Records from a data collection
----

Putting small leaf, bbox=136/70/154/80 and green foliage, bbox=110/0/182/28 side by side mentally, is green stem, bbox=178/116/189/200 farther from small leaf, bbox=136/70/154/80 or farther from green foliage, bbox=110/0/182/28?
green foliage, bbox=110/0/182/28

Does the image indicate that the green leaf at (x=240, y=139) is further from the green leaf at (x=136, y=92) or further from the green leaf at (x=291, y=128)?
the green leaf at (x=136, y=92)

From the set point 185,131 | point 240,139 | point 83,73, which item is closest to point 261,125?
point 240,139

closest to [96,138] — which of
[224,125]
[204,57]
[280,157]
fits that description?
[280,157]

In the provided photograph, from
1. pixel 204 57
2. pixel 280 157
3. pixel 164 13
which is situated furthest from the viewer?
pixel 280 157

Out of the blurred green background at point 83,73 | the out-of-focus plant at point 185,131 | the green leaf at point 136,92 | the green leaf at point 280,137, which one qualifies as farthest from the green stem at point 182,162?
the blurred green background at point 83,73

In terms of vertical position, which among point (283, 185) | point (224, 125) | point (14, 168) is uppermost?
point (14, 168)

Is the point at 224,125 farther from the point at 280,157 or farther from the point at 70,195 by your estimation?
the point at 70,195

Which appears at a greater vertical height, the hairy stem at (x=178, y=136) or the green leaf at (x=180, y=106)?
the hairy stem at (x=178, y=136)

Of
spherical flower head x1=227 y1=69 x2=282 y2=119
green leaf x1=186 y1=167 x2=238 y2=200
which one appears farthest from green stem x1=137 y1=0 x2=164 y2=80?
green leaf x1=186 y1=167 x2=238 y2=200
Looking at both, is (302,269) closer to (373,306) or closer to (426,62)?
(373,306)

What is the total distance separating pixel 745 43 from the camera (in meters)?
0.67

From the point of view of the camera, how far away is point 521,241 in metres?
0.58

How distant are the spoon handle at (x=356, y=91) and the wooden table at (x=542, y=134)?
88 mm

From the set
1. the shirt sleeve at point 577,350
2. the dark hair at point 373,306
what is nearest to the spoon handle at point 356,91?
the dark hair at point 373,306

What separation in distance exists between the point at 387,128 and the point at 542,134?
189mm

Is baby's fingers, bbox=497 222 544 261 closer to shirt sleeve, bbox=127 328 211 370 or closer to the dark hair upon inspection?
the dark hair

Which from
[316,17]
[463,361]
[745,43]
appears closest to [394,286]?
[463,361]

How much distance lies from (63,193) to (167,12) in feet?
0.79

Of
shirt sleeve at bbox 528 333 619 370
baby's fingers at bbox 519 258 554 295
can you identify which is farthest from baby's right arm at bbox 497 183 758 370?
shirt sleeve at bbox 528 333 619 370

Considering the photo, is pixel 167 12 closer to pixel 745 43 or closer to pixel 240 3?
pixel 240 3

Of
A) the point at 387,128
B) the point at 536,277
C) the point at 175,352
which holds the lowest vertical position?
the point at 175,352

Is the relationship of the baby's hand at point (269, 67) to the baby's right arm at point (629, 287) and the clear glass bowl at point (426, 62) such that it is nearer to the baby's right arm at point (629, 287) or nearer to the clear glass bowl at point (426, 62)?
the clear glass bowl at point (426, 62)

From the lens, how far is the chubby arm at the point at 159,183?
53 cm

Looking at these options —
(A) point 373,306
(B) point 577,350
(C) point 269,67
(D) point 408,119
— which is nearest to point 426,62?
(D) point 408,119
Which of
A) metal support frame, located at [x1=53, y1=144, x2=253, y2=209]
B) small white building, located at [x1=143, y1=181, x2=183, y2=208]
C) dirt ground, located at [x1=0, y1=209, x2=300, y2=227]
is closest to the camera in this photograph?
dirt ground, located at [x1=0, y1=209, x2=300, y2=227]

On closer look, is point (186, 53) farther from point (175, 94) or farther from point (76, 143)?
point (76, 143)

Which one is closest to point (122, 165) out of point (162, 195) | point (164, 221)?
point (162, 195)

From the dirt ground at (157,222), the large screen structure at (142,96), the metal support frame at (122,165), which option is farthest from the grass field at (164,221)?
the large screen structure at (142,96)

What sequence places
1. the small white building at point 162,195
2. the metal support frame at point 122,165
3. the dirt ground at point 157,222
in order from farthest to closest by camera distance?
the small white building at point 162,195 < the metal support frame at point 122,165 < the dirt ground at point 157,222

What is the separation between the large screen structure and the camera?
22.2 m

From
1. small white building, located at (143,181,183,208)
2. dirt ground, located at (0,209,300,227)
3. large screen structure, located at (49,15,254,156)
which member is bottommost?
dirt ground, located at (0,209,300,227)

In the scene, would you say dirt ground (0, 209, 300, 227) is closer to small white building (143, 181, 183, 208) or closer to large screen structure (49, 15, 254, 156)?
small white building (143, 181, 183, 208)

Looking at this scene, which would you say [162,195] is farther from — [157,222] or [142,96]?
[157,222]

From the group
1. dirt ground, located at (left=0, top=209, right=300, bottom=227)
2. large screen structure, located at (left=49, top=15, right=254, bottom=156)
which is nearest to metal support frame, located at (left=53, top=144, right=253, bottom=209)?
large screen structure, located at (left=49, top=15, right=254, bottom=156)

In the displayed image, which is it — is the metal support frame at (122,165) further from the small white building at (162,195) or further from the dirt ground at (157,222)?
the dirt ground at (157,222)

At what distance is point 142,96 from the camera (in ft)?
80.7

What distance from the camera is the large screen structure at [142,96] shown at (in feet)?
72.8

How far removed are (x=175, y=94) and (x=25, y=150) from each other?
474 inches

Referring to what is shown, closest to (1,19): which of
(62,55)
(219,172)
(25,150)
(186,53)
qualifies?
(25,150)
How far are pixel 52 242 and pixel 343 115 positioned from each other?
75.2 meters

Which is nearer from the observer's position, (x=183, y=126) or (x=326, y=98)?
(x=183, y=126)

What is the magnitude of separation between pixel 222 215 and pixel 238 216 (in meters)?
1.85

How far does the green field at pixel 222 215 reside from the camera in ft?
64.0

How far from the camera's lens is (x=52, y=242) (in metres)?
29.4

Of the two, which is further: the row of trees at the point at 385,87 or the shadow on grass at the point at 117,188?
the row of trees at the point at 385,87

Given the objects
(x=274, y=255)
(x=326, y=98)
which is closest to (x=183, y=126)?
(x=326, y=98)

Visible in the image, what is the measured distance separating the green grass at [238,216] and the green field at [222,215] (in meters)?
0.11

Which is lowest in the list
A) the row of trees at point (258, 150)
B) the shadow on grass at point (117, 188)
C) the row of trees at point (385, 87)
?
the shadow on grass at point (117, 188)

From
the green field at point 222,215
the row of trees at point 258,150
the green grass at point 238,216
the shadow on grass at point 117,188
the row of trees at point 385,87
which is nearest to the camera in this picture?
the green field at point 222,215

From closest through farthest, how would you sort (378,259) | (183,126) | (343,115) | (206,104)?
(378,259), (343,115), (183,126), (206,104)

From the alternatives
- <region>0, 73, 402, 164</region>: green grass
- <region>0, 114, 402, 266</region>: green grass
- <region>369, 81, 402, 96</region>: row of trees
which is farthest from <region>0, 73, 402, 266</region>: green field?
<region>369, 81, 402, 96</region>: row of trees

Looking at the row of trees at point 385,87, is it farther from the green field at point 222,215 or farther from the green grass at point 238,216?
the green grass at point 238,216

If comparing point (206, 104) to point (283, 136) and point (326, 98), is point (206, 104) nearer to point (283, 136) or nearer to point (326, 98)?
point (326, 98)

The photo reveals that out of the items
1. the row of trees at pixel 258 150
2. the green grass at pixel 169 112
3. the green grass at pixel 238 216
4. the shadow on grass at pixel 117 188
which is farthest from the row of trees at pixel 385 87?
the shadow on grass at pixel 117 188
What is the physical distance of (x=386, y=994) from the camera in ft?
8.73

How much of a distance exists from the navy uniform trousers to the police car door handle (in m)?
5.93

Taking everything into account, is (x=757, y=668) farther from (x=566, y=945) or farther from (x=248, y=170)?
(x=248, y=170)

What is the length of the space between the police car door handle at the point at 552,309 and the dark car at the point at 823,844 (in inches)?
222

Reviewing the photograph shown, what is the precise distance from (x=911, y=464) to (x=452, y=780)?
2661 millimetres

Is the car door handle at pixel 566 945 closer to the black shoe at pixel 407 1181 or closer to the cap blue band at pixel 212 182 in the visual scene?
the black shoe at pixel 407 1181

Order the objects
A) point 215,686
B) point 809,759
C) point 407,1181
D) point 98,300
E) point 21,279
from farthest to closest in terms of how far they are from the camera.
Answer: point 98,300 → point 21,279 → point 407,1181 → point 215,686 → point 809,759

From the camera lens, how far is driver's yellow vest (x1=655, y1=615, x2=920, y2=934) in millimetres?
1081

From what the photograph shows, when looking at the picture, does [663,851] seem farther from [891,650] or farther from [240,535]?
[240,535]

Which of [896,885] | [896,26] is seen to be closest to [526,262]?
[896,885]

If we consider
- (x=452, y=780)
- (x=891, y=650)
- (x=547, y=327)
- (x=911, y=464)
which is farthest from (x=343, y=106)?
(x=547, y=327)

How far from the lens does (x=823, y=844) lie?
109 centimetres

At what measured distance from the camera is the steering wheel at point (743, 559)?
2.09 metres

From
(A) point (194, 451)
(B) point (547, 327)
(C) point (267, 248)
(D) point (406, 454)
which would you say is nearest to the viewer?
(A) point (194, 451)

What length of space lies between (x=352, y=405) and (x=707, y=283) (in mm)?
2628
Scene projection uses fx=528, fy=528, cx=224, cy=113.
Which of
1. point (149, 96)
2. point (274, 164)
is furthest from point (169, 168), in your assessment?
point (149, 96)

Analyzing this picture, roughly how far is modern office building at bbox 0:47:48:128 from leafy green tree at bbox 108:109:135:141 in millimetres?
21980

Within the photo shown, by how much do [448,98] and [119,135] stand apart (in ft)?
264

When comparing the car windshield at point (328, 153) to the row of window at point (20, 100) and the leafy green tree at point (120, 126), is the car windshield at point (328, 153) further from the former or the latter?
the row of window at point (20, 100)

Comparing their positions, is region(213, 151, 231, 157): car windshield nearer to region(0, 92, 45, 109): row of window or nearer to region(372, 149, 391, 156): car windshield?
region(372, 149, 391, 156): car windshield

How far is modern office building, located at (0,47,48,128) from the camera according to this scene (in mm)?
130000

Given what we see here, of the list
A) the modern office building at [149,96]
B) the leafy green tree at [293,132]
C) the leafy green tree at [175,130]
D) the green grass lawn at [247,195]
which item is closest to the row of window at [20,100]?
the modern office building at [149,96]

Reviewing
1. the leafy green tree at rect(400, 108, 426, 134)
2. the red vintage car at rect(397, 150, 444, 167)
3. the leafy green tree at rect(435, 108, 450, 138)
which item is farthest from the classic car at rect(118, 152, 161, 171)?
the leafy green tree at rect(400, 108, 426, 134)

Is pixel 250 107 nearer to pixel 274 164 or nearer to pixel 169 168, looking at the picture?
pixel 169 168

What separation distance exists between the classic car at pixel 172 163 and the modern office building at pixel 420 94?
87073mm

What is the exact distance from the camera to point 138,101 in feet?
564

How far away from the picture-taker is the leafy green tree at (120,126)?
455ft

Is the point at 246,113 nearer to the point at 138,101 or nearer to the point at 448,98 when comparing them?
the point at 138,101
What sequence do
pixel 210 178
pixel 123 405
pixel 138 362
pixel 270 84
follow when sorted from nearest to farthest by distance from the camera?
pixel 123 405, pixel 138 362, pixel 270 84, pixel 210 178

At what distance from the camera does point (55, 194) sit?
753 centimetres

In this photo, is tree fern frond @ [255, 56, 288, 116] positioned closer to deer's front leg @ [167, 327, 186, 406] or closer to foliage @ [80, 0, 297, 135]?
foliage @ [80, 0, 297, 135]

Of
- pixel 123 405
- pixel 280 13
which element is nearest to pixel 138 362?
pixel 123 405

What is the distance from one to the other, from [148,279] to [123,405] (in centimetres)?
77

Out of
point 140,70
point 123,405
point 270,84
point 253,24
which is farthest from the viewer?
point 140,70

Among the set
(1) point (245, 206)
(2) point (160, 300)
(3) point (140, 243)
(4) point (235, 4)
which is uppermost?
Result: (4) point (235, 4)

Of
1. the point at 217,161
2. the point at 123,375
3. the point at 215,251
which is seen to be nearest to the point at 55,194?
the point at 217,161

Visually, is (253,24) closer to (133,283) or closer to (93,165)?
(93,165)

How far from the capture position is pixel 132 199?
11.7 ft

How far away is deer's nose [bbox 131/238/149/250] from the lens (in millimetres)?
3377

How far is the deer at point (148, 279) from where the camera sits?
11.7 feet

----

Written exercise: Rewrite the data as a JSON list of strings, one string per line, covering only the part that opens with the line containing "Order the objects" and closes with the line containing "Answer: point 98,300", both of those lines included and blank lines left out.

Finished exercise:
[
  "Order the objects",
  "A) point 215,686",
  "B) point 809,759",
  "C) point 407,1181",
  "D) point 98,300",
  "E) point 21,279",
  "from farthest to closest in terms of how far they are from the camera.",
  "Answer: point 98,300 → point 21,279 → point 407,1181 → point 215,686 → point 809,759"
]